Théo, Bastien et Eleonora ont été libérés sous contrôle judiciaire. Environ 150 personnes se sont rassemblées pacifiquement ce jeudi après-midi devant le tribunal de Gap alors qu'était examinée par le juge leur demande de mise en liberté. Ces deux militants suisses et cette militante italienne avaient été placés en détention provisoire après la manifestation anti-frontières du dimanche 22 avril. Un rassemblement strictement encadré par les forces de l'ordre déployés en nombre au centre-ville de Gap.

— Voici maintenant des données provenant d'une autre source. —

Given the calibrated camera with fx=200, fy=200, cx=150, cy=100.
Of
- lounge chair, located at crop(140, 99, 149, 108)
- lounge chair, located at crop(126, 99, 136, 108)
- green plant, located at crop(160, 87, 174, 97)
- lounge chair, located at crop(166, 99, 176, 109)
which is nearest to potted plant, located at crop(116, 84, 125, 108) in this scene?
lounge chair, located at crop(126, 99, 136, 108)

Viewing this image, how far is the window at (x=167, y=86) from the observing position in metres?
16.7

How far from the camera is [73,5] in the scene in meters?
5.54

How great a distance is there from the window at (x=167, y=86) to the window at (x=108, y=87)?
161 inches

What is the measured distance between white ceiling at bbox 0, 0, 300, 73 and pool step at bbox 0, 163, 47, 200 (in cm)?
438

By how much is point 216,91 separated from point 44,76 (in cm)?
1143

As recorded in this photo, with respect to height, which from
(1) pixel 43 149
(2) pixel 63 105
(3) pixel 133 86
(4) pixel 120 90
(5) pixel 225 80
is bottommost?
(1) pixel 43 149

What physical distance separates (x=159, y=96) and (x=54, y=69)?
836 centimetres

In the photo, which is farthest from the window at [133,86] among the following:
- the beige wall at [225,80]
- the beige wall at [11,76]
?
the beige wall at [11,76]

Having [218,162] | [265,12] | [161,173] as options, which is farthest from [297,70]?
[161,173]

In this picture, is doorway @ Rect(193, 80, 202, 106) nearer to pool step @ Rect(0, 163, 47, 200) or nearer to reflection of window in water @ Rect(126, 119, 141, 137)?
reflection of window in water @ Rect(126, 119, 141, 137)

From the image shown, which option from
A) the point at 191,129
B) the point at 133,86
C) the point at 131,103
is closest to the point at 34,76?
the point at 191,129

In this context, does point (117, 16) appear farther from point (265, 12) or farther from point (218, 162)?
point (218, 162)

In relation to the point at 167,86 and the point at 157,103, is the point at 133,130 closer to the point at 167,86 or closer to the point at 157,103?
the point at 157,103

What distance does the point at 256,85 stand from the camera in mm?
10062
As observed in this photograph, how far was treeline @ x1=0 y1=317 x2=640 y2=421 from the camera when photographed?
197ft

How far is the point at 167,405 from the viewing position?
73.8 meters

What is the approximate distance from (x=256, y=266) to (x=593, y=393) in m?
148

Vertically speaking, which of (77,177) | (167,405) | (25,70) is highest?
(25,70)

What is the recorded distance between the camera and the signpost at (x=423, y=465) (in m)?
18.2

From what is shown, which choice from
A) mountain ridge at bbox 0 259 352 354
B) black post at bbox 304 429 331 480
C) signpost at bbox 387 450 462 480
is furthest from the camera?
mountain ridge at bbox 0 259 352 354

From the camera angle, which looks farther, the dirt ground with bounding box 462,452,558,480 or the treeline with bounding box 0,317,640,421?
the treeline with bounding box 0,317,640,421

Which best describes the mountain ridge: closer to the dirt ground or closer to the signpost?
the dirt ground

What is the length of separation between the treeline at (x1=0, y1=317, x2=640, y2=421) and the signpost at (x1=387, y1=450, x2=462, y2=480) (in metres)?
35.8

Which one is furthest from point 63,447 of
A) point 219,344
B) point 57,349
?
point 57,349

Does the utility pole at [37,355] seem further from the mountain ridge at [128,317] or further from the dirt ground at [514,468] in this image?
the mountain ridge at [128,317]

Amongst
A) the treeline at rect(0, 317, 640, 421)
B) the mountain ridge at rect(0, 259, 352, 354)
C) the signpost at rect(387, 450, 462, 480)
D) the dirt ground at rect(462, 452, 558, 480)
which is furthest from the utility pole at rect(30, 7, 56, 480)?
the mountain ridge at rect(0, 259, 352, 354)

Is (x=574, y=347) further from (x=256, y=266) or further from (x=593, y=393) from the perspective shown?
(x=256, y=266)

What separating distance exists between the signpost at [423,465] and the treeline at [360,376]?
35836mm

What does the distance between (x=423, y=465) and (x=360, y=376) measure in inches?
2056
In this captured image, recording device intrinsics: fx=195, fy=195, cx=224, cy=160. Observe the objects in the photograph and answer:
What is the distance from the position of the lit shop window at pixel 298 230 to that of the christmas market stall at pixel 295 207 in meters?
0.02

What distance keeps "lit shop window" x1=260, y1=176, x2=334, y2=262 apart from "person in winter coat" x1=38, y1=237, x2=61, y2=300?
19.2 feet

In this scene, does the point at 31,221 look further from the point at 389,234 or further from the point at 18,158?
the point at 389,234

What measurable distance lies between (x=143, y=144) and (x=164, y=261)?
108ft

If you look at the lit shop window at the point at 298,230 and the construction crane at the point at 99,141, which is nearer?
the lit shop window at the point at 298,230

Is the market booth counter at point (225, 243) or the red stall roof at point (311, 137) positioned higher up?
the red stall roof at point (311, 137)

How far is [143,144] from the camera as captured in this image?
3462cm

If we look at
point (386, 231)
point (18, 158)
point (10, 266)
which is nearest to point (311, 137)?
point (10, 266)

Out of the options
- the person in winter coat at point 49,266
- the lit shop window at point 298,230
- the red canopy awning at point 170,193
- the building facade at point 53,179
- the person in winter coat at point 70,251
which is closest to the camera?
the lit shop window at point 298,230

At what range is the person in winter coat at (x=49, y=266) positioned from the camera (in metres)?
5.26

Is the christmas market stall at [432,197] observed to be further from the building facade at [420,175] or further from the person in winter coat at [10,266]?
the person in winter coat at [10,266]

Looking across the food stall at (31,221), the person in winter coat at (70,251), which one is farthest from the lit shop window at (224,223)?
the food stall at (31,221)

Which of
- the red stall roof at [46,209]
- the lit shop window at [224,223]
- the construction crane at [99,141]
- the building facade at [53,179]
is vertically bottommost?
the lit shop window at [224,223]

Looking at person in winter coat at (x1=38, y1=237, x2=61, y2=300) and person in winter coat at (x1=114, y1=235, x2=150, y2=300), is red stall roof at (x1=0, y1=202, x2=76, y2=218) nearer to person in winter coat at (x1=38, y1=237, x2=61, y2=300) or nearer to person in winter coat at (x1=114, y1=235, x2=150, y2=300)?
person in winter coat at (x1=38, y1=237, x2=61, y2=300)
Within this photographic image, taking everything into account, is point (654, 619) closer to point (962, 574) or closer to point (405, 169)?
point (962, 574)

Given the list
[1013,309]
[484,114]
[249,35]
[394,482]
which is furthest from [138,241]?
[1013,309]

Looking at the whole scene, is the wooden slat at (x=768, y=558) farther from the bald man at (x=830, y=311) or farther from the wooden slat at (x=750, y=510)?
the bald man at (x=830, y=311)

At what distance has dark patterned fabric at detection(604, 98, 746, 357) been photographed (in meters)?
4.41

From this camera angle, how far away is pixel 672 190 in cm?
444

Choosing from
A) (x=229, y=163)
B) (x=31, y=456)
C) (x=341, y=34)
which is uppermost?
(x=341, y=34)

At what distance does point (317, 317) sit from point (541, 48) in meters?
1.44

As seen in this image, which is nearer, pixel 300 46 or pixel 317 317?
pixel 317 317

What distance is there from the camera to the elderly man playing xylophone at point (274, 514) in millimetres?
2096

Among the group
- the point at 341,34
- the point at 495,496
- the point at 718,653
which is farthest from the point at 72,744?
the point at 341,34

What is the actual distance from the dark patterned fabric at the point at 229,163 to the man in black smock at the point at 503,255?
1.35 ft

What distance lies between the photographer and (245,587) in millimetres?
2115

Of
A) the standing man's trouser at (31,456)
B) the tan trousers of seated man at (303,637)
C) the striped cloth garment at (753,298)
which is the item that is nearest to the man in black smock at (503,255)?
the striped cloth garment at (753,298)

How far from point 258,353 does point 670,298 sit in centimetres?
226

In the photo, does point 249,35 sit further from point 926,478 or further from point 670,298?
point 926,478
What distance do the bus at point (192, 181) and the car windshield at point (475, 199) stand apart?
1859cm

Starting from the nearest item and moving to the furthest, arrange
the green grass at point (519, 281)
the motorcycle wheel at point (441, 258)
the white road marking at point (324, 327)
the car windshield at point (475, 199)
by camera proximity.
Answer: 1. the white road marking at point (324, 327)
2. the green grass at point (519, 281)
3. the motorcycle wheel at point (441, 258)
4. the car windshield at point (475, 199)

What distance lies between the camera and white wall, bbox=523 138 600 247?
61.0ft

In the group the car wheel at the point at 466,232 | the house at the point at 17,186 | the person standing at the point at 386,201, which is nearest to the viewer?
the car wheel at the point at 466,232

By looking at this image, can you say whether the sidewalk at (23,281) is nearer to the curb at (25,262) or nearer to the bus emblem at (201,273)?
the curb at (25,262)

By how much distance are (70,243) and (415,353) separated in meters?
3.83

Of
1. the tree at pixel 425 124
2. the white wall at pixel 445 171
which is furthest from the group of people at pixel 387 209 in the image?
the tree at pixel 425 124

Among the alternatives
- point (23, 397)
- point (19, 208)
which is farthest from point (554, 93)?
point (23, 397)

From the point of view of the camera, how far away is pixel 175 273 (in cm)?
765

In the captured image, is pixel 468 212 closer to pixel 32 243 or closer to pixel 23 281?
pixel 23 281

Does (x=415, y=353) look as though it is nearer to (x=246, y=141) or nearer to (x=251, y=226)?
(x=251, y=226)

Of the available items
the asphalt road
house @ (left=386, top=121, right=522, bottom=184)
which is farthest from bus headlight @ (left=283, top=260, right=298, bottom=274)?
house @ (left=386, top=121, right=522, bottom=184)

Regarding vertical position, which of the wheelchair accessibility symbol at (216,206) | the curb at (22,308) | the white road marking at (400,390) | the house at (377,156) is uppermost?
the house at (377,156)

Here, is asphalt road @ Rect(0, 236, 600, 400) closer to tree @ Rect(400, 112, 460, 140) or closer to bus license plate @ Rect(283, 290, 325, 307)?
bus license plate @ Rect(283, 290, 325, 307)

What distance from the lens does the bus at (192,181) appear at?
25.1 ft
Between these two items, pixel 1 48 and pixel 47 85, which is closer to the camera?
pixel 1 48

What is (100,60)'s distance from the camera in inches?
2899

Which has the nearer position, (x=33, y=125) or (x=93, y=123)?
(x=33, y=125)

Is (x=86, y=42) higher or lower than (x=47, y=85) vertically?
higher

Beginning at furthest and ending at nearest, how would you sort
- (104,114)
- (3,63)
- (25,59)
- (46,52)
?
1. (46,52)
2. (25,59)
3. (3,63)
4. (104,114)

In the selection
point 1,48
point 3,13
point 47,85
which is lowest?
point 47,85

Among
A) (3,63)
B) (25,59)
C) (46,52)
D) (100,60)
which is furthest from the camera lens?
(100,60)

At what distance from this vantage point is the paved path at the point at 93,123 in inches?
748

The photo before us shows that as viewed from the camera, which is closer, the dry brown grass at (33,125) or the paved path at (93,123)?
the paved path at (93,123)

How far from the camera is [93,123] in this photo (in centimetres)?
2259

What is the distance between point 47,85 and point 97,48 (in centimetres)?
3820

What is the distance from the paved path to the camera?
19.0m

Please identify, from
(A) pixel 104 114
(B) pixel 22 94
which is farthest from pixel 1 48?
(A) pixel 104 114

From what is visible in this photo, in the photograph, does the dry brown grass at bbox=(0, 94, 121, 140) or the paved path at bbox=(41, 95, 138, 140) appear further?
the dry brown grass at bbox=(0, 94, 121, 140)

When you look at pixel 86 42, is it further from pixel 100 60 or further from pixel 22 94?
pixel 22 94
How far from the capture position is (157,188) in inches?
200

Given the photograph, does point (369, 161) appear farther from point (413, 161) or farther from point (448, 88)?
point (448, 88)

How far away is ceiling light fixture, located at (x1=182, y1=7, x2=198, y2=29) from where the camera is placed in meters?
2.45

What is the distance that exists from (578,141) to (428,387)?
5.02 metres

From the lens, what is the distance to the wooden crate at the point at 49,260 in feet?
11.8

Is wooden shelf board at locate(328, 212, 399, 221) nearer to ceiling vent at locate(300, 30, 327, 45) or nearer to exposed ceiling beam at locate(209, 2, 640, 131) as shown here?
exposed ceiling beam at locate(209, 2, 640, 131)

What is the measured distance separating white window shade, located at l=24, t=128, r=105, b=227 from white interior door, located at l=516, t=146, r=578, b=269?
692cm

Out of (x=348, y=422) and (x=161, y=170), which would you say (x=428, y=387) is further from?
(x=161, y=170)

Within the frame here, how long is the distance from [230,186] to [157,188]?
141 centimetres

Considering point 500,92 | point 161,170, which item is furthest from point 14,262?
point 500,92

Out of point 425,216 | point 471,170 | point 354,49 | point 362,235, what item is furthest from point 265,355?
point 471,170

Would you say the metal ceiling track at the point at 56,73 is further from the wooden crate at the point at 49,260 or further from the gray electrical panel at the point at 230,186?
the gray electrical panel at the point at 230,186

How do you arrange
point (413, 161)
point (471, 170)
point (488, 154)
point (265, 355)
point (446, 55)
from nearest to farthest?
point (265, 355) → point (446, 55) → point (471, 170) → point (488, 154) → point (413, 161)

Parmi les manifestants, beaucoup se disaient "délinquants solidaires" contestant l'idée d'un "délit de solidarité" et dénonçant toutes les poursuites et condamnations de celles et ceux qui viennent en aide à des personnes étrangères en situation irrégulière :

Théo, Bastien et Eleonora, les militants anti-frontières ont été libérés ce jeudi sous contrôle judiciaire. Le tribunal correctionnel de Gap a pris cette décision en considérant que la situation avait changé depuis le 24 avril concernant le risque de réitération des faits... Ils ont toutefois l'obligation de fixer leur résidence chez des personnes ayant remis des attestations d'hébergement en France, l'interdiction de quitter le département dans lequel cette résidence a été fixée et l'interdiction de s'exprimer sur les réseaux sociaux.

 

Communiqué de presse de Monsieur Raphaël BALLAND, procureur de la République près le TGI de Gap :

Dans l'après-midi du 3 mai 2018, le tribunal correctionnel de Gap a décidé de faire droit à la demande de remise en liberté des trois prévenus en indiquant qu'il estimait que la situation avait changé depuis le 24 avril concernant le risque de réitération des faits.

De fait, dans ses réquisitions, le parquet s'était félicité que les manifestations postérieures au 24 avril n'avaient pas connu les mêmes débordements dans le département des Hautes-Alpes que dans les jours précédents la comparution immédiate, tout en espérant qu'il s'agissait d'une véritable volonté d'apaiser localement la situation et pas uniquement la conséquence du dispositif important et dissuasif de sécurité mis en place par l'autorité administrative.

Pour autant, le parquet avait requis le maintien en détention en l'absence selon lui d'autres éléments nouveaux suffisamment déterminants pour modifier la précédente décision de placement en détention provisoire, et dans l'attente de l'audience en appel initialement prévue à la cour d'appel de Grenoble le 9 mai prochain.

Avec ces libérations, ces appels interjetés devant la cour d'appel de Grenoble deviennent donc sans objet.

Toutefois, le tribunal a placé les trois prévenus sous un strict contrôle judiciaire avec notamment l'obligation de fixer leur résidence chez des personnes ayant remis des attestations d'hébergement en France, l'interdiction de quitter le département dans lequel cette résidence a été fixée et l'interdiction de s'exprimer sur les réseaux sociaux.

Le procès sur le fond du dossier devant le tribunal correctionnel de Gap est maintenu au 31 mai 2018 à 8h30.